I hadn’t thought of that.

“And if you kill yourself via sleep deprivation, then you’ll truly be no use to anyone.” Dax places his hand on my shoulder, next to a now-sleeping Brim. “How about you let me take up the watch tonight so you can go home and sleep? There is that school thing tomorrow and all.”

I try to take a sip of my coffee but all I find are the scalded dregs in my charred cup. Brim’s purring snores next to my ear seem particularly hypnotic. My eyelids feel heavy as I look up at Daphne’s house. All the lights are out now. I’m not going to be much use at school if I fall asleep in class. With Simon gone and Daphne knowing the truth, I normally wouldn’t see the point in continuing with the school charade—except I don’t like the idea of leaving Daphne unprotected all day long. Besides, I welcome the excuse to actually be close to her, instead of sitting outside her house at night.

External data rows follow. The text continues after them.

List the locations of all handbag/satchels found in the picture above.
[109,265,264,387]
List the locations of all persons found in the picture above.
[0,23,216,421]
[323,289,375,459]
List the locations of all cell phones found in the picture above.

I look out over the lake across the street from Daphne’s quiet home and notice that the rain is finally starting to let up. I contemplate going home to sleep so I’ll be prepared for tomorrow. My fingers are on the ignition button, ready to start the car, when a bolt of lightning rips the sky above the lake. Rolling thunder explodes with it, causing me to flinch at the nearness. But in the half second before my eyes clamp shut, I think I see someone standing on the lakeshore. Staring at me. When my eyes open another half second later, no one is there.

I jump out of my car and run toward the lake. The wet sand on the shore grips at my shoes, slowing my pace. Dax follows, calling, “What are you doing, Haden?” as if he hadn’t seen anything. Brim yowls in protest over having been awoken so abruptly, sinking her claws into my shoulder.

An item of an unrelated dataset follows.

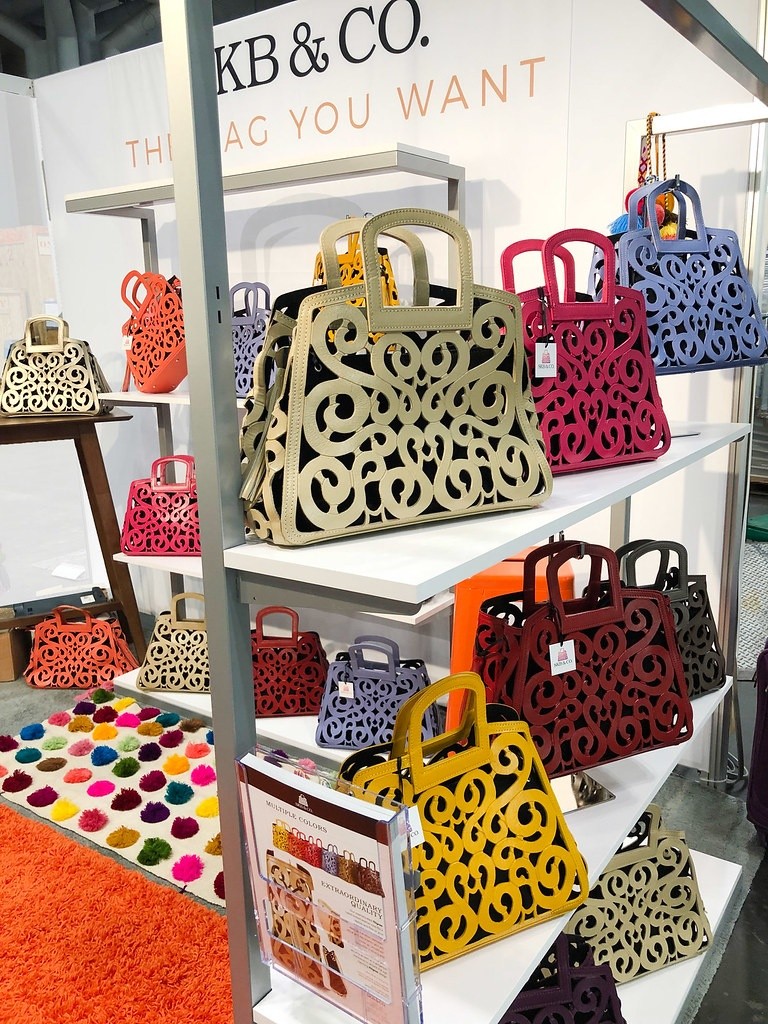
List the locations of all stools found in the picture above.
[442,545,574,756]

I cast about in the rain, but I don’t see anyone. I start to think I’d imagined seeing someone—perhaps I’d drifted momentarily asleep—but I make out what looks like a pair of boot prints in the sand before the lapping water of the lake washes them away.

“There,” I say, pointing to the now-gone prints. “Didn’t you see him?”

“Him?”
Dax shakes his head. “I saw lightning, but nothing else.”

I stand on the beach, frantically searching the shoreline with my eyes, that creeping feeling that I am being watched plaguing me. The rain, lighter than before but still a steady downpour, soaks through my thin shirt. Brim jumps from my shoulder and bounds back to the car, seeking shelter from the rain.

“Come on,” Dax says. “It was just lightning. You don’t want to be standing in the water if it strikes again.”

I cross my arms for warmth and turn back toward Daphne’s house, watching for any signs of trouble. Any thoughts of leaving, and any sleepiness, have vanished. I don’t care if I have to stand in the rain all night; I’ll do whatever it takes to keep Daphne safe.